Since variable frequency drives (VFD) take one wave shape and convert it to another, establishing a baseline for running motors will allow you to see when the output changes. Use a true-RMS multimeter and a motor drive analyzer like the MDA-550 Series III Motor Drive Analyzer to diagnose problems related to VFDs. The MDA 550 Series III offers guided test setups and automated drive measurements to simplify complex motor-drive troubleshooting and provide reliable, repeatable results. You’ll be able to quickly detect problems such as:

  • Reflections on drive output PWM signals: impedance mismatch between the source and load
  • Sigma current: stray currents circulating in a system
  • Operational overloads: a motor under excessive load

A portable oscilloscope such as the Fluke 120B Series Industrial ScopeMeter can validate wave shapes and help you decide how to repair a VFD. As with many other asset repairs, it’s more cost effective to catch and repair issues in the early stage than to run to failure and need to replace the whole asset or system.

4. Run a trend analysis

Once you’ve established the baseline, continue tracking and recording measurements regularly. You can use this information to create an archive as you go, which helps to create a trend analysis and makes it easier for others to identify a change in the condition of a motor over time.
A proper trend analysis can help you diagnose many power-quality-based problems such as:
  • Transient voltage: a sudden release of energy that causes electrical energy surges
  • Voltage and current imbalance: differences between the voltage magnitudes or phase angle
  • Harmonic distortion: unwanted additional sources of high-frequency AC voltage or current supplying energy to the motor windings
These issues should be validated with power quality loggers such as the Fluke 1732 and 1734 Three-Phase Power Measurement Loggers.

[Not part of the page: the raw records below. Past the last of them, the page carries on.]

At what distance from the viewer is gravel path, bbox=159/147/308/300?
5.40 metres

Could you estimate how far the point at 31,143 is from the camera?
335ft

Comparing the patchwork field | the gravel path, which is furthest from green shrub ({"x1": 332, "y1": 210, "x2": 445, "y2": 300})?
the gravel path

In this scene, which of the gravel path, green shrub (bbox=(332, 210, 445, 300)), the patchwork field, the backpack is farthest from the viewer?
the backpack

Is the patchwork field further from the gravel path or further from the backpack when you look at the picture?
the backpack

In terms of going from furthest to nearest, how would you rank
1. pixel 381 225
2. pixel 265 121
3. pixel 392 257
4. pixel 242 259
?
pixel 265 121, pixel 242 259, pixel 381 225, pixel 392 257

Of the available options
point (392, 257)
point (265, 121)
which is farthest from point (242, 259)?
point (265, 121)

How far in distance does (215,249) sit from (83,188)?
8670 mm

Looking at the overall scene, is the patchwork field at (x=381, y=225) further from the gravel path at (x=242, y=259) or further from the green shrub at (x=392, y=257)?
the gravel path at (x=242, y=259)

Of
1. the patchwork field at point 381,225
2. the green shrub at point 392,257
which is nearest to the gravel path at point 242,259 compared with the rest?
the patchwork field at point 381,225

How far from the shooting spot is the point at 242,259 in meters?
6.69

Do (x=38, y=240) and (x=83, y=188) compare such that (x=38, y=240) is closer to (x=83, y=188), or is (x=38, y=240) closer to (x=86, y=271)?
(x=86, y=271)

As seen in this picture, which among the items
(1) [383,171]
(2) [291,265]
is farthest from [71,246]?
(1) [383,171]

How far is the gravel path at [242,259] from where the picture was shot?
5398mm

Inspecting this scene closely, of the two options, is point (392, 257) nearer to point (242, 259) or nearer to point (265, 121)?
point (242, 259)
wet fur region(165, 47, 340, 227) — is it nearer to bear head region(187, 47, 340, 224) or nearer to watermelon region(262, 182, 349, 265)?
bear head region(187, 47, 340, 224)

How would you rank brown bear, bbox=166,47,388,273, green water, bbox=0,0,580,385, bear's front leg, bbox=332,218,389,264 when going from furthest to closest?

Based on what you find, external intervention may be required to repair the problem.

Be proactive to avoid having to be reactive
Equipping your maintenance engineers and techs with the proper tools, knowledge, and data will enable them to identify signs of motor problems before they become serious. Following the four steps described above will help them catch issues before a motor fails, which will help you avoid the cost of asset replacement and downtime.